Niemoralne, sprzeczne z miłością, jest takie planowanie rodziny, które wypływa z egoizmu, troski wyłącznie o siebie, ze snobizmu, np. rodzice nie chcą mieć dziecka, bo nie byłoby ich stać na utrzymanie poziomu życia, jaki przyjęty jest w ich środowisku, bo nie mogliby wyjeżdżać za granicę. Brak jest odpowiedzialnego rodzicielstwa u małżonków, którymi włada strach przed ciążą, pogoń za dobrami materialnymi, za nadmiernym luksusem itp., gdyż w tym wszystkim zatraca się prawdziwa miłość. Planując rodzinę, małżonkowie powinni kierować się uczciwym sumieniem, swoje decyzje podejmować przed Bogiem, którego są współpracownikami.

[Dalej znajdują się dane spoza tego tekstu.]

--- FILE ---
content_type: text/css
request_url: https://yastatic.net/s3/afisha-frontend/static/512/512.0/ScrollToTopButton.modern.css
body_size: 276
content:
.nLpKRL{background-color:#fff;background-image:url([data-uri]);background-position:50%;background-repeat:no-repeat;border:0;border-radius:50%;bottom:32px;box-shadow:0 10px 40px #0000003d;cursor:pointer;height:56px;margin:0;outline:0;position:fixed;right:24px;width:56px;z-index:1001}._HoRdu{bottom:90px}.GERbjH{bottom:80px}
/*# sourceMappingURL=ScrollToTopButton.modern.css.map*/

Jemu też powinni umieć zawierzyć, zwłaszcza wtedy, gdy przychodzą na świat dzieci „nie zaplanowane” przez nich, a powołane do istnienia przez Boga, który także ma swój plan i wie, co dla nas jest najlepsze. Rodzice ufający Bogu, Jego opatrzności, nie wpadną w panikę, gdy pojawi się „nie planowana” ciąża, i nie zniszczą poczętego życia. Przyjęcie każdego dziecka jest nie tylko wyrazem miłości do niego, ale również i wyrazem zaufania Bogu, Jego dobroci i opiece. Przerwanie ciąży wyraża zarówno brak miłości do poczętego dziecka, jak i nieumiejętność zdania się na Boga, brak ufności, niewiarę w Jego opiekę.
Odpowiedzialne rodzicielstwo wymaga od rodziców znajomości dozwolonych przez Kościół naturalnych metod planowania poczęć, opartych na rozpoznaniu cykliczności dni płodnych i niepłodnych kobiety. Papież Jan Paweł II przypomina konieczność odpowiedniego pouczenia małżonków oraz młodych osób, myślących o założeniu w przyszłości własnej rodziny.